Membeli dan menjual bensin di titik penjualan bensin dan minyak Petrolimex di Hanoi. Foto: Tran Viet - VNA
Dalam laporan yang diterbitkan pada pertengahan November, Fitch Ratings mengatakan bahwa jika konflik menyebar di Timur Tengah dan mengganggu pasokan minyak, harga minyak rata-rata pada tahun 2024 dapat mencapai $120 per barel.
Menilai dampak guncangan tersebut, Fitch Ratings menyatakan bahwa kenaikan harga minyak dalam skenario konflik militer di Timur Tengah yang mengganggu pasokan minyak akan menyebabkan pertumbuhan ekonomi yang lebih rendah dan inflasi yang lebih tinggi. Fitch Ratings memperkirakan bahwa pertumbuhan PDB global kemudian akan berkurang sebesar 0,4 poin persentase pada tahun 2024 dan sebesar 0,1 poin persentase pada tahun 2025.
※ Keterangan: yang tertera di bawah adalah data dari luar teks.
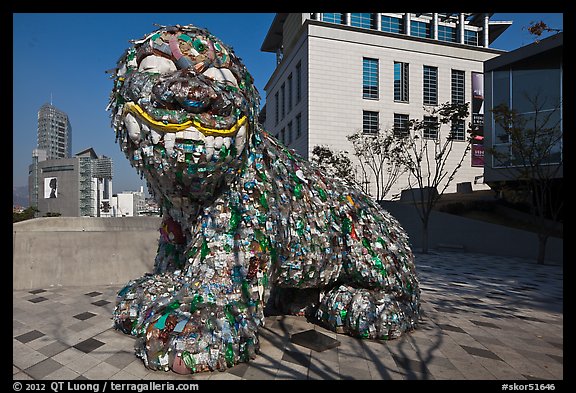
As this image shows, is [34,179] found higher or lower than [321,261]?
higher

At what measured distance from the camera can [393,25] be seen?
25.9 m

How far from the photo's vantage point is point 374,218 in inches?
126

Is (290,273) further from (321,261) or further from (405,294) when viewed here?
(405,294)

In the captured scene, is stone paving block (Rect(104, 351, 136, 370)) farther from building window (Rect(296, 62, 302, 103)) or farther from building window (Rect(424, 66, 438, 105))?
building window (Rect(424, 66, 438, 105))

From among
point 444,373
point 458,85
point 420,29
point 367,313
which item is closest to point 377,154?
point 458,85

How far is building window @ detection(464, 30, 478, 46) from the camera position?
28.2 meters

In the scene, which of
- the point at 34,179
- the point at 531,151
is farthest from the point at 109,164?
the point at 531,151

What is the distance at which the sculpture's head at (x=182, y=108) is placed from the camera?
6.28 ft

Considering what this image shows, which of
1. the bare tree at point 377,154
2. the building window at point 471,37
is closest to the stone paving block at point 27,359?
the bare tree at point 377,154

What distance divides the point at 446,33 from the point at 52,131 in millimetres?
84213

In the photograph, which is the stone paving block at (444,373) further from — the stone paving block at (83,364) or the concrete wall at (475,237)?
the concrete wall at (475,237)

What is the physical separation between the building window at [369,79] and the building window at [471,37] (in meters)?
11.1

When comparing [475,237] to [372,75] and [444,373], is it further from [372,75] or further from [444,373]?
[372,75]
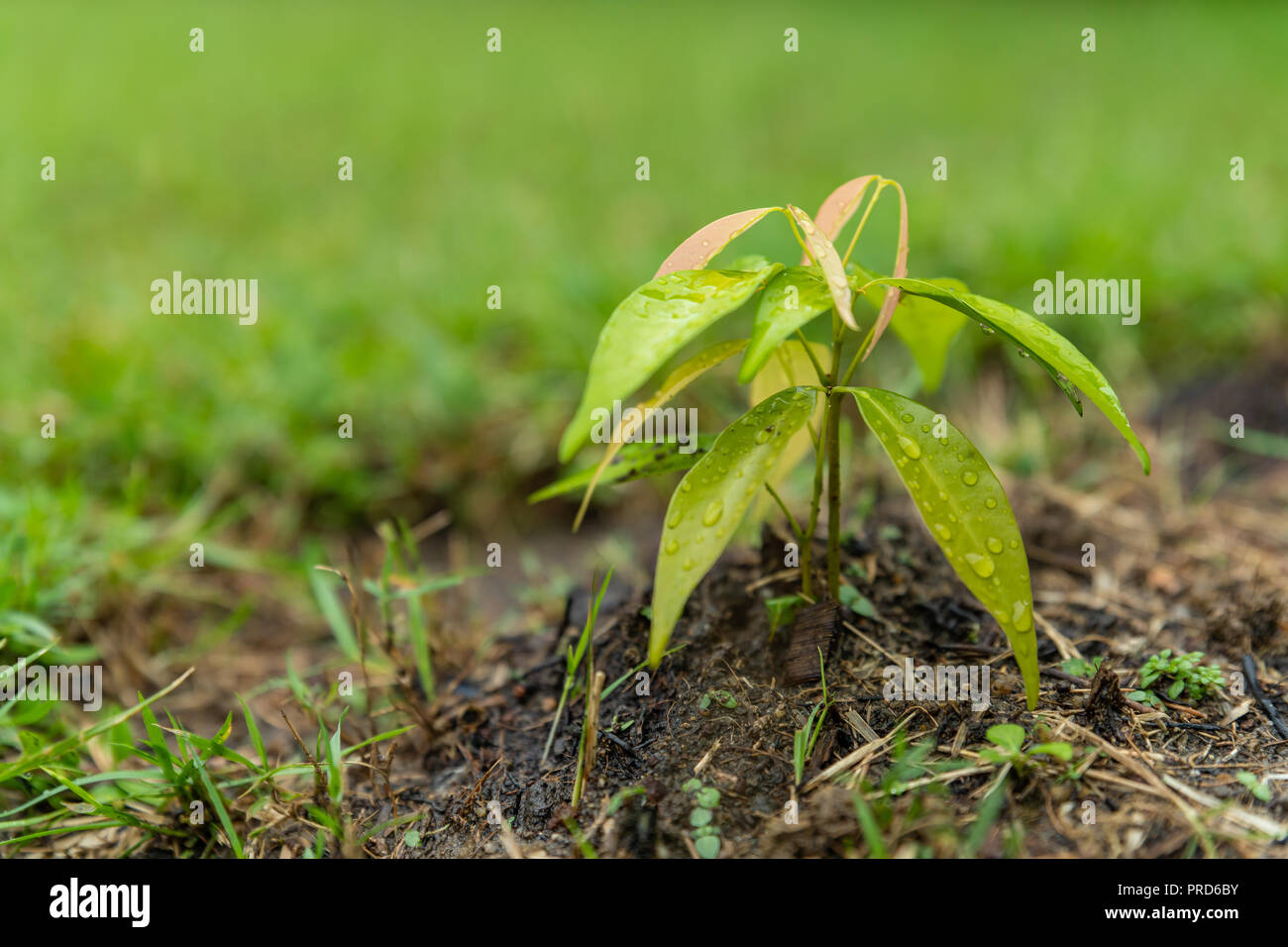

Khususnya, Fitch Ratings memperingatkan bahwa harga minyak yang lebih tinggi akan mengurangi pertumbuhan PDB di sebagian besar negara dalam daftar 'Fitch 20', meskipun dampak tersebut akan berkurang secara signifikan pada tahun 2025.
Fitch Ratings meyakini bahwa negara-negara berkembang yang paling terdampak oleh guncangan tersebut adalah Afrika Selatan dan Turki (pertumbuhan akan turun sebesar 0,7 poin persentase). Di sisi lain, Rusia dan, pada tingkat yang jauh lebih rendah, Brasil akan merasakan dampak positif dari guncangan tersebut karena peran penting produksi minyak bagi perekonomian mereka.
Harga minyak yang lebih tinggi akan menyebabkan inflasi yang lebih tinggi dari perkiraan pada tahun 2024, dengan moderasi pada tahun 2025. Turki akan mengalami peningkatan inflasi tertinggi, diikuti oleh India dan Polandia. Di antara negara-negara maju, Amerika Serikat akan kurang terpengaruh, dengan inflasi naik sekitar 2 poin persentase di atas perkiraan awal untuk tahun 2024. Inflasi di negara-negara maju lainnya akan meningkat rata-rata 1,4 poin persentase.
Namun, Fitch Ratings mengatakan dampak terhadap inflasi akan berumur pendek dan sebagian diimbangi oleh inflasi yang lebih rendah dari yang diharapkan pada tahun 2025. Brasil dan Meksiko merupakan pengecualian, dengan inflasi yang lebih tinggi pada tahun 2025.
Dalam skenario di atas, Fitch Ratings meyakini bahwa kebijakan moneter tidak akan banyak berubah karena guncangan pasokan akan meningkatkan tekanan harga melalui harga dan biaya bahan bakar yang lebih tinggi, tetapi akan mengurangi permintaan dari sektor bisnis dan rumah tangga. Bank sentral akan berupaya menaikkan suku bunga kebijakan untuk mengatasi kenaikan inflasi, tetapi melonggarkan kebijakan untuk mengatasi kurangnya permintaan. Efek-efek ini umumnya saling meniadakan. Namun, setelah guncangan inflasi global yang parah dalam dua tahun terakhir, kenaikan baru ini akan secara signifikan menantang upaya bank sentral untuk mengembalikan inflasi ke target dan dapat meningkatkan ekspektasi inflasi.
Lebih lanjut, Fitch Ratings mengatakan bahwa guncangan harga minyak terkait konflik di Timur Tengah dapat disertai dengan kondisi keuangan yang lebih ketat, kepercayaan bisnis dan konsumen yang lebih rendah, serta penyesuaian pasar keuangan.